2. Nasreddin Hoca bir gün eşeğine biner, pazara doğru yola çıkar. Oğlu
da eşeğin yularından tutmuş çekiyor. Az ilerlerler, bir grup insanla
karşılaşırlar. Hoca topluluğa selam verir. Adamlar selamı alır almaz
başlarlar dedikoduya:
-İnsafsız adam! Kendisi eşeğe binmiş, küçücük çocuğu yürütüyor.
Zavallı çocuk nasıl yürüsün?
3. Söylenenleri duyan Hoca eşekten iner, oğlunu bindirir. Kendisi çeker
eşeğin yularını. Biraz ileride bir grup insan sohbet halindedirler.
Yaklaşınca selam verir Hoca hürmetle. Birkaç adım atmadan onlar
da başlarlar dedikoduya:
-Zamane sıpası n’olacak! Kendisi eşeğe binmiş, utanmadan yaşlı
başlı babasını yürütüyor.
4. Sözler kulağına kadar gelen Hoca durur düşünür. Bu sefer kendisi de
biner eşeğe. "Herhalde şimdi oldu" der mırıltıyla. O sırada
karşılaştıkları birkaç adama da selam verir. Adamlar selamı alırlar
almasına ama, durmaz peşinden çeneleri:
-Yahu şu insanlarda hiç insaf merhamet yok. Hayvan da can taşıyor.

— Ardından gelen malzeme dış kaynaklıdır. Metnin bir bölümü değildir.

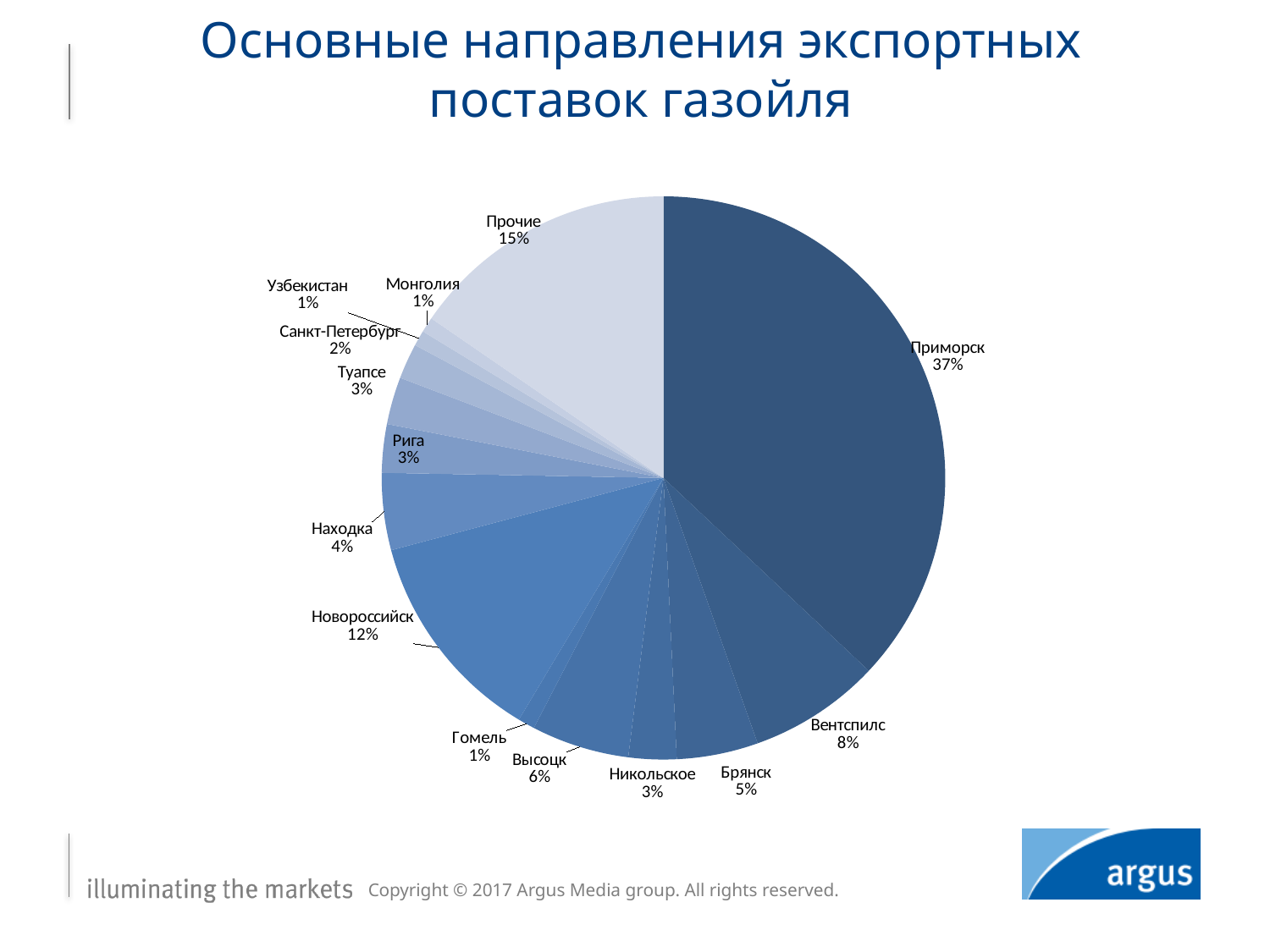
Which slice of the pie is the largest? Приморск What share is shown for Новороссийск? 12% What share is shown for Прочие? 15% What is the difference in percentage points between Приморск and Новороссийск? 25 What kind of chart is shown on the slide? pie chart Which is larger, the share for Новороссийск or the share for Вентспилс? Новороссийск What share of gasoil export supplies goes through Приморск? 37% What share is shown for Высоцк? 6% How many slices does the pie chart have? 14 What is the difference in percentage points between Вентспилс and Брянск? 3 What share is shown for Вентспилс? 8% What is the title of the slide? Основные направления экспортных поставок газойля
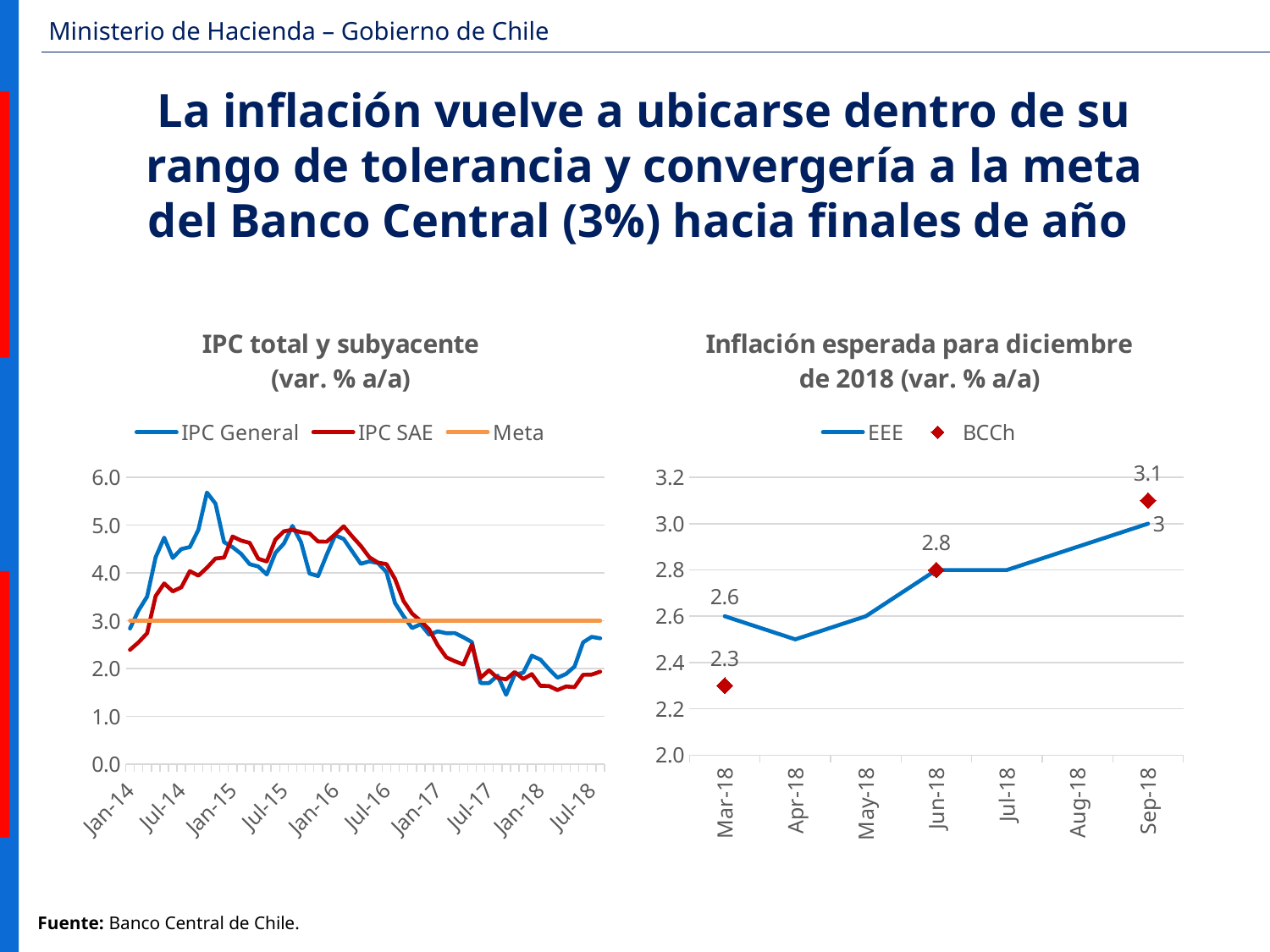
In the chart 'Inflación esperada para diciembre de 2018', which is larger for Mar-18, EEE or BCCh? EEE In the chart 'Inflación esperada para diciembre de 2018', what is the BCCh value for Sep-18? 3.1 In the chart 'Inflación esperada para diciembre de 2018', what is the EEE value for Mar-18? 2.6 What kind of chart is 'IPC total y subyacente (var. % a/a)'? line chart In the chart 'Inflación esperada para diciembre de 2018', what is the BCCh value for Mar-18? 2.3 In the chart 'Inflación esperada para diciembre de 2018', does the EEE series rise or fall from Mar-18 to Sep-18? rise In the chart 'Inflación esperada para diciembre de 2018', what is the difference between the BCCh and EEE values for Sep-18? 0.1 In the chart 'Inflación esperada para diciembre de 2018', what is the difference between the EEE and BCCh values for Mar-18? 0.3 In the chart 'Inflación esperada para diciembre de 2018', how many months are shown on the x axis? 7 In the chart 'IPC total y subyacente', how many series does the legend list? 3 In the chart 'IPC total y subyacente', is the IPC General value for Jan-18 greater or less than 3.0? less In the chart 'Inflación esperada para diciembre de 2018', how many series does the legend list? 2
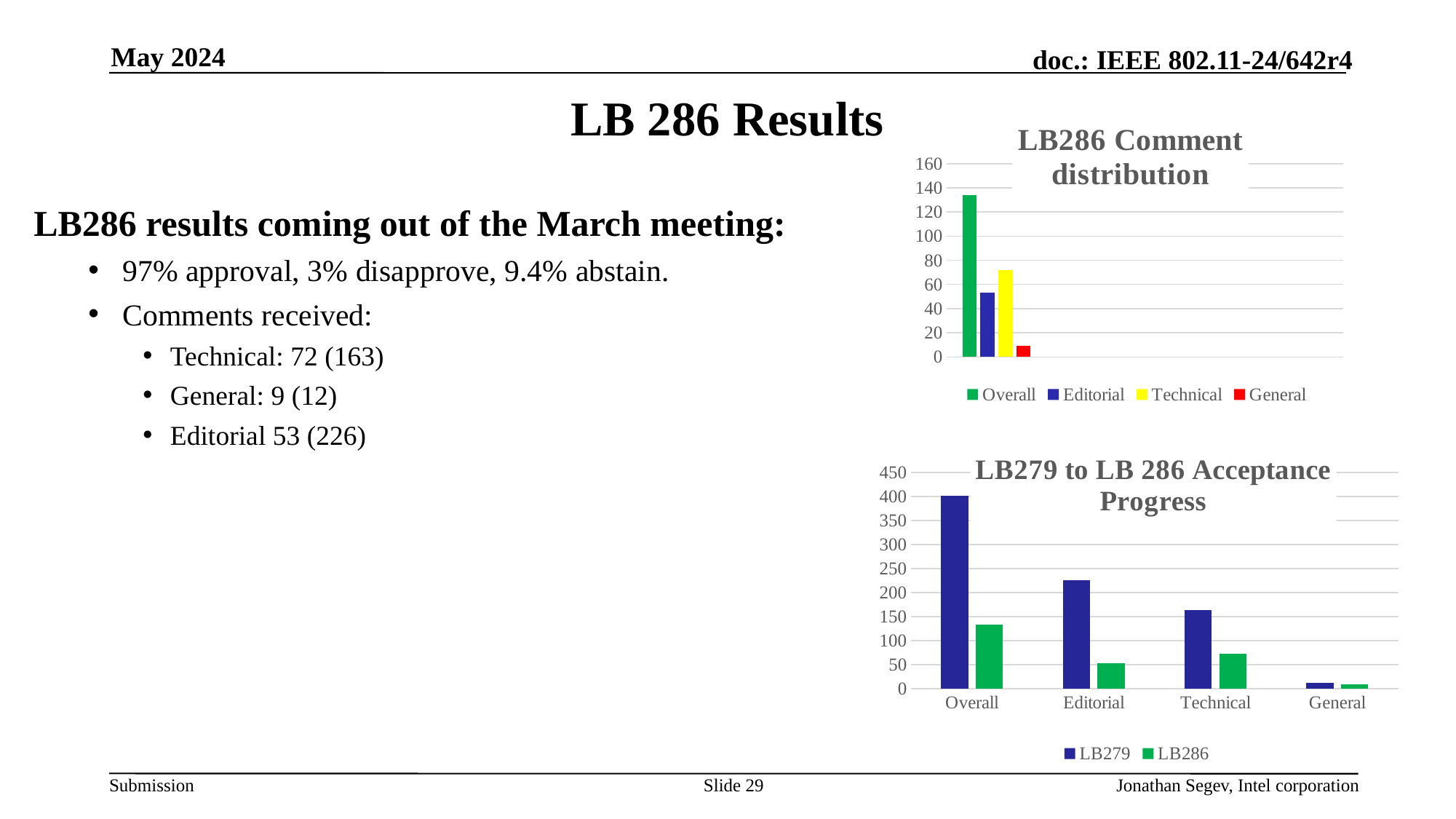
In the 'LB279 to LB 286 Acceptance Progress' chart, which is larger for LB279, Editorial or Technical? Editorial In the 'LB279 to LB 286 Acceptance Progress' chart, how many series does the legend list? 2 In the 'LB286 Comment distribution' chart, which is larger, Editorial or Technical? Technical In the 'LB286 Comment distribution' chart, how many series does the legend list? 4 In the 'LB279 to LB 286 Acceptance Progress' chart, what are the two legend entries? LB279 and LB286 In the 'LB279 to LB 286 Acceptance Progress' chart, is the LB279 value for Overall greater or less than 350? greater In the 'LB286 Comment distribution' chart, what kind of chart is shown? bar chart In the 'LB279 to LB 286 Acceptance Progress' chart, how many categories are shown on the x axis? 4 In the 'LB279 to LB 286 Acceptance Progress' chart, which category has the highest LB279 value? Overall In the 'LB286 Comment distribution' chart, which series has the highest value? Overall In the 'LB286 Comment distribution' chart, which series has the lowest value? General In the 'LB286 Comment distribution' chart, is the value for Technical greater or less than 60? greater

Zavallı eşek nasıl çeksin iki kişiyi birden?
5. Artık akla uygun bir tek seçenek kalmıştır. İnerler baba oğul eşekten,
başlarlar eşeğin yanında yürümeye.
Memlekette adam mı yok! Karşılaşırlar yine bir toplulukla ve selamlaşırlar
muhabbetle. Bu seferki topluluk basar kahkahayı:
-Enayilere bak! Eşek bomboş; hiç birisi binmemiş.
6. Kafası iyice karışan Hoca, sarığının altından sokar parmaklarını,
şaşkın ve düşünceli kaşır kafasını. Sinirli sinirli parlar gözleri. Yatırır
eşeği yere. Bağlar dört ayağını sıkıca birbirine. Oracıktan kaptığı gibi
uzun bir sırığı; sokar ayakları arasından eşeğin. Sonra seslenir
oğluna:
-Tut oğlum ucundan. Kaldır. Haydi hooooop!
Alırlar sırtlarına eşeği ve öylece yola koyulurlar.